EXERCISE REQUIREMENTS.
Give back every record precisely.

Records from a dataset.
::::

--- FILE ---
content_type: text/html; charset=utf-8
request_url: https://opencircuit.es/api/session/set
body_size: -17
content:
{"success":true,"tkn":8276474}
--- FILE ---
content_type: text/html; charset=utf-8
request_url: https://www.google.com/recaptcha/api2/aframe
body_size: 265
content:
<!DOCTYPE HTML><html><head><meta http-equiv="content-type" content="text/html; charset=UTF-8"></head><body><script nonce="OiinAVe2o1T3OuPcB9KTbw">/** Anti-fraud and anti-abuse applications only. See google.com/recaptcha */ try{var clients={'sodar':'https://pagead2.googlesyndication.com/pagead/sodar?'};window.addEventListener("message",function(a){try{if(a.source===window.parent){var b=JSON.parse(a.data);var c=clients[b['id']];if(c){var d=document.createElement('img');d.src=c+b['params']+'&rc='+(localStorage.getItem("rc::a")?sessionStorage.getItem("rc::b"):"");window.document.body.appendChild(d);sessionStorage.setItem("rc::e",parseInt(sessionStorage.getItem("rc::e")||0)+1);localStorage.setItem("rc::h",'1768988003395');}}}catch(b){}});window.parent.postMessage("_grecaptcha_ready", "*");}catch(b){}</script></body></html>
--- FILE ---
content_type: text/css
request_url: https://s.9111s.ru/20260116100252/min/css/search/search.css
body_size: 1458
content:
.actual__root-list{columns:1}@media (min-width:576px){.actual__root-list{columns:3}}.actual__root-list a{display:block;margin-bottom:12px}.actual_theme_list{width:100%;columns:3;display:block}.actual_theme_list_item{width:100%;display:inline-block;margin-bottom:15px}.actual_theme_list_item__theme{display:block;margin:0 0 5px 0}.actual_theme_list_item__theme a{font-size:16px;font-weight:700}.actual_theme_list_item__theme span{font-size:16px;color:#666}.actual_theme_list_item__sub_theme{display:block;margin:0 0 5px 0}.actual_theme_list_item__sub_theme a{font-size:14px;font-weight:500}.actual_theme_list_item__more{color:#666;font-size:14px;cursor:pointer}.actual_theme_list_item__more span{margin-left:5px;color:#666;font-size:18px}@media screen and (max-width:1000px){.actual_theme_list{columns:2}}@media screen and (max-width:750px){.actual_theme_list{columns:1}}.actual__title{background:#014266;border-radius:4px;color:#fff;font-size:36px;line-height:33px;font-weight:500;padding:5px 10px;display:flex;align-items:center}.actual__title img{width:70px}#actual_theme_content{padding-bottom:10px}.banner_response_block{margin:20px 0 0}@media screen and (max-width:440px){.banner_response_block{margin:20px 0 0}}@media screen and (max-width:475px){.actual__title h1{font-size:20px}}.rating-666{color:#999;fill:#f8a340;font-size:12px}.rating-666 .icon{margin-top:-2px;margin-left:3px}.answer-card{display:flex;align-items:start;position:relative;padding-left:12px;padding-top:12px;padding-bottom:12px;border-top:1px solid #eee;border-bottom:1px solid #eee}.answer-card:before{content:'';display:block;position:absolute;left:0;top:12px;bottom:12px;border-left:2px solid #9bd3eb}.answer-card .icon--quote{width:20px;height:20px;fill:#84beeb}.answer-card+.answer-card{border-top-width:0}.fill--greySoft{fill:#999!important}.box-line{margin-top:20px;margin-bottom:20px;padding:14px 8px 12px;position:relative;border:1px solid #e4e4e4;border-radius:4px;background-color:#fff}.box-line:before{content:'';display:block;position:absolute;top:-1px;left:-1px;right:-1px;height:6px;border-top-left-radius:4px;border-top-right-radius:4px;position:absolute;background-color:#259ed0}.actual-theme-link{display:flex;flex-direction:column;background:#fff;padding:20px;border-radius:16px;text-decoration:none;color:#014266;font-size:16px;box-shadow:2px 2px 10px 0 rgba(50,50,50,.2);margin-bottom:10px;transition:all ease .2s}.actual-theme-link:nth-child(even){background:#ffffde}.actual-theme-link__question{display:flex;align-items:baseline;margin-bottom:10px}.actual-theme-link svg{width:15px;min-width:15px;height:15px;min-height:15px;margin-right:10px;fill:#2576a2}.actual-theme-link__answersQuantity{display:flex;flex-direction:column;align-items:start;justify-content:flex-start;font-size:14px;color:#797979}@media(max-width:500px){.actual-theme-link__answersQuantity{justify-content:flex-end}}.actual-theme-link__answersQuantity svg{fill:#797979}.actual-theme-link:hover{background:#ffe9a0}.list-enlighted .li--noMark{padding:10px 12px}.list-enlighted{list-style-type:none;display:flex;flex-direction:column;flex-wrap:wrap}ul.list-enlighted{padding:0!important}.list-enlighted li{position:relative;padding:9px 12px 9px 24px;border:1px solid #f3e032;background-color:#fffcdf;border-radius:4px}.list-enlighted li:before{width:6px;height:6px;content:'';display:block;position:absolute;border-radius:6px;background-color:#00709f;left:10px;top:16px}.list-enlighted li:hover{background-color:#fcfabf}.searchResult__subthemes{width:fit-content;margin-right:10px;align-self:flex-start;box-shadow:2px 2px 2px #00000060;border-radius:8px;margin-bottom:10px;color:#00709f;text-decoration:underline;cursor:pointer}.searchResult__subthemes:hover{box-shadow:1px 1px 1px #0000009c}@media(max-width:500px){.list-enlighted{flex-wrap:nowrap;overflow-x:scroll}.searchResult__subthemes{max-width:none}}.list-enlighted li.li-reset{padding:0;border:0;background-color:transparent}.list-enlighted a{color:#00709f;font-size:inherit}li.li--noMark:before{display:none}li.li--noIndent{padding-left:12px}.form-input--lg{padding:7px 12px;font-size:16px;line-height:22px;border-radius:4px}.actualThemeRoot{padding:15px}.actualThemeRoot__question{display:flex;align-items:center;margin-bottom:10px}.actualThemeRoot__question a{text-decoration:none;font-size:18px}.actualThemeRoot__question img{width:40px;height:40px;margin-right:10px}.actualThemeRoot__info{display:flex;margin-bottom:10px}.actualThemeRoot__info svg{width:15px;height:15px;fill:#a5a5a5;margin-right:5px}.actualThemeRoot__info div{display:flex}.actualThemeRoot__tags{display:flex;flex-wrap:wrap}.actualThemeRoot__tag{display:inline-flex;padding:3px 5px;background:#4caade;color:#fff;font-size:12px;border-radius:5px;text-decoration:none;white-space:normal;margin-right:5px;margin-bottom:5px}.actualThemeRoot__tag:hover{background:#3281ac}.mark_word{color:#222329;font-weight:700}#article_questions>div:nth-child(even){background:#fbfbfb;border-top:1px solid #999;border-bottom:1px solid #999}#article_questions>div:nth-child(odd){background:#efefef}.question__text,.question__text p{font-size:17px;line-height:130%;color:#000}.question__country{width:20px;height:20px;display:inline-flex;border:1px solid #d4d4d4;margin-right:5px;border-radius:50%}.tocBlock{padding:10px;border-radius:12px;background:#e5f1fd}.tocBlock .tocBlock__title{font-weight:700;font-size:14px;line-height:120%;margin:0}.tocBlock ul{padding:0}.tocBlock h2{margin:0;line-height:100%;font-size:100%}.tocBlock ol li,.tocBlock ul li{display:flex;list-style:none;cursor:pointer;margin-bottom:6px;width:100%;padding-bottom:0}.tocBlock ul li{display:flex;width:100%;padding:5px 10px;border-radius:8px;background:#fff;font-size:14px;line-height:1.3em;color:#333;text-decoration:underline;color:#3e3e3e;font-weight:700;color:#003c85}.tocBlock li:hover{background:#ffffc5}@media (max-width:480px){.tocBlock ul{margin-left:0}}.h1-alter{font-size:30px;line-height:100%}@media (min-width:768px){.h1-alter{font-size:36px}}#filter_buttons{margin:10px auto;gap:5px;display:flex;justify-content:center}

::::

RESULT.
--- FILE ---
content_type: text/html; charset=utf-8
request_url: https://opencircuit.es/api/session/set
body_size: -17
content:
{"success":true,"tkn":8276474}
--- FILE ---
content_type: text/html; charset=utf-8
request_url: https://www.google.com/recaptcha/api2/aframe
body_size: 265
content:
<!DOCTYPE HTML><html><head><meta http-equiv="content-type" content="text/html; charset=UTF-8"></head><body><script nonce="OiinAVe2o1T3OuPcB9KTbw">/** Anti-fraud and anti-abuse applications only. See google.com/recaptcha */ try{var clients={'sodar':'https://pagead2.googlesyndication.com/pagead/sodar?'};window.addEventListener("message",function(a){try{if(a.source===window.parent){var b=JSON.parse(a.data);var c=clients[b['id']];if(c){var d=document.createElement('img');d.src=c+b['params']+'&rc='+(localStorage.getItem("rc::a")?sessionStorage.getItem("rc::b"):"");window.document.body.appendChild(d);sessionStorage.setItem("rc::e",parseInt(sessionStorage.getItem("rc::e")||0)+1);localStorage.setItem("rc::h",'1768988003395');}}}catch(b){}});window.parent.postMessage("_grecaptcha_ready", "*");}catch(b){}</script></body></html>
--- FILE ---
content_type: text/css
request_url: https://s.9111s.ru/20260116100252/min/css/search/search.css
body_size: 1458
content:
.actual__root-list{columns:1}@media (min-width:576px){.actual__root-list{columns:3}}.actual__root-list a{display:block;margin-bottom:12px}.actual_theme_list{width:100%;columns:3;display:block}.actual_theme_list_item{width:100%;display:inline-block;margin-bottom:15px}.actual_theme_list_item__theme{display:block;margin:0 0 5px 0}.actual_theme_list_item__theme a{font-size:16px;font-weight:700}.actual_theme_list_item__theme span{font-size:16px;color:#666}.actual_theme_list_item__sub_theme{display:block;margin:0 0 5px 0}.actual_theme_list_item__sub_theme a{font-size:14px;font-weight:500}.actual_theme_list_item__more{color:#666;font-size:14px;cursor:pointer}.actual_theme_list_item__more span{margin-left:5px;color:#666;font-size:18px}@media screen and (max-width:1000px){.actual_theme_list{columns:2}}@media screen and (max-width:750px){.actual_theme_list{columns:1}}.actual__title{background:#014266;border-radius:4px;color:#fff;font-size:36px;line-height:33px;font-weight:500;padding:5px 10px;display:flex;align-items:center}.actual__title img{width:70px}#actual_theme_content{padding-bottom:10px}.banner_response_block{margin:20px 0 0}@media screen and (max-width:440px){.banner_response_block{margin:20px 0 0}}@media screen and (max-width:475px){.actual__title h1{font-size:20px}}.rating-666{color:#999;fill:#f8a340;font-size:12px}.rating-666 .icon{margin-top:-2px;margin-left:3px}.answer-card{display:flex;align-items:start;position:relative;padding-left:12px;padding-top:12px;padding-bottom:12px;border-top:1px solid #eee;border-bottom:1px solid #eee}.answer-card:before{content:'';display:block;position:absolute;left:0;top:12px;bottom:12px;border-left:2px solid #9bd3eb}.answer-card .icon--quote{width:20px;height:20px;fill:#84beeb}.answer-card+.answer-card{border-top-width:0}.fill--greySoft{fill:#999!important}.box-line{margin-top:20px;margin-bottom:20px;padding:14px 8px 12px;position:relative;border:1px solid #e4e4e4;border-radius:4px;background-color:#fff}.box-line:before{content:'';display:block;position:absolute;top:-1px;left:-1px;right:-1px;height:6px;border-top-left-radius:4px;border-top-right-radius:4px;position:absolute;background-color:#259ed0}.actual-theme-link{display:flex;flex-direction:column;background:#fff;padding:20px;border-radius:16px;text-decoration:none;color:#014266;font-size:16px;box-shadow:2px 2px 10px 0 rgba(50,50,50,.2);margin-bottom:10px;transition:all ease .2s}.actual-theme-link:nth-child(even){background:#ffffde}.actual-theme-link__question{display:flex;align-items:baseline;margin-bottom:10px}.actual-theme-link svg{width:15px;min-width:15px;height:15px;min-height:15px;margin-right:10px;fill:#2576a2}.actual-theme-link__answersQuantity{display:flex;flex-direction:column;align-items:start;justify-content:flex-start;font-size:14px;color:#797979}@media(max-width:500px){.actual-theme-link__answersQuantity{justify-content:flex-end}}.actual-theme-link__answersQuantity svg{fill:#797979}.actual-theme-link:hover{background:#ffe9a0}.list-enlighted .li--noMark{padding:10px 12px}.list-enlighted{list-style-type:none;display:flex;flex-direction:column;flex-wrap:wrap}ul.list-enlighted{padding:0!important}.list-enlighted li{position:relative;padding:9px 12px 9px 24px;border:1px solid #f3e032;background-color:#fffcdf;border-radius:4px}.list-enlighted li:before{width:6px;height:6px;content:'';display:block;position:absolute;border-radius:6px;background-color:#00709f;left:10px;top:16px}.list-enlighted li:hover{background-color:#fcfabf}.searchResult__subthemes{width:fit-content;margin-right:10px;align-self:flex-start;box-shadow:2px 2px 2px #00000060;border-radius:8px;margin-bottom:10px;color:#00709f;text-decoration:underline;cursor:pointer}.searchResult__subthemes:hover{box-shadow:1px 1px 1px #0000009c}@media(max-width:500px){.list-enlighted{flex-wrap:nowrap;overflow-x:scroll}.searchResult__subthemes{max-width:none}}.list-enlighted li.li-reset{padding:0;border:0;background-color:transparent}.list-enlighted a{color:#00709f;font-size:inherit}li.li--noMark:before{display:none}li.li--noIndent{padding-left:12px}.form-input--lg{padding:7px 12px;font-size:16px;line-height:22px;border-radius:4px}.actualThemeRoot{padding:15px}.actualThemeRoot__question{display:flex;align-items:center;margin-bottom:10px}.actualThemeRoot__question a{text-decoration:none;font-size:18px}.actualThemeRoot__question img{width:40px;height:40px;margin-right:10px}.actualThemeRoot__info{display:flex;margin-bottom:10px}.actualThemeRoot__info svg{width:15px;height:15px;fill:#a5a5a5;margin-right:5px}.actualThemeRoot__info div{display:flex}.actualThemeRoot__tags{display:flex;flex-wrap:wrap}.actualThemeRoot__tag{display:inline-flex;padding:3px 5px;background:#4caade;color:#fff;font-size:12px;border-radius:5px;text-decoration:none;white-space:normal;margin-right:5px;margin-bottom:5px}.actualThemeRoot__tag:hover{background:#3281ac}.mark_word{color:#222329;font-weight:700}#article_questions>div:nth-child(even){background:#fbfbfb;border-top:1px solid #999;border-bottom:1px solid #999}#article_questions>div:nth-child(odd){background:#efefef}.question__text,.question__text p{font-size:17px;line-height:130%;color:#000}.question__country{width:20px;height:20px;display:inline-flex;border:1px solid #d4d4d4;margin-right:5px;border-radius:50%}.tocBlock{padding:10px;border-radius:12px;background:#e5f1fd}.tocBlock .tocBlock__title{font-weight:700;font-size:14px;line-height:120%;margin:0}.tocBlock ul{padding:0}.tocBlock h2{margin:0;line-height:100%;font-size:100%}.tocBlock ol li,.tocBlock ul li{display:flex;list-style:none;cursor:pointer;margin-bottom:6px;width:100%;padding-bottom:0}.tocBlock ul li{display:flex;width:100%;padding:5px 10px;border-radius:8px;background:#fff;font-size:14px;line-height:1.3em;color:#333;text-decoration:underline;color:#3e3e3e;font-weight:700;color:#003c85}.tocBlock li:hover{background:#ffffc5}@media (max-width:480px){.tocBlock ul{margin-left:0}}.h1-alter{font-size:30px;line-height:100%}@media (min-width:768px){.h1-alter{font-size:36px}}#filter_buttons{margin:10px auto;gap:5px;display:flex;justify-content:center}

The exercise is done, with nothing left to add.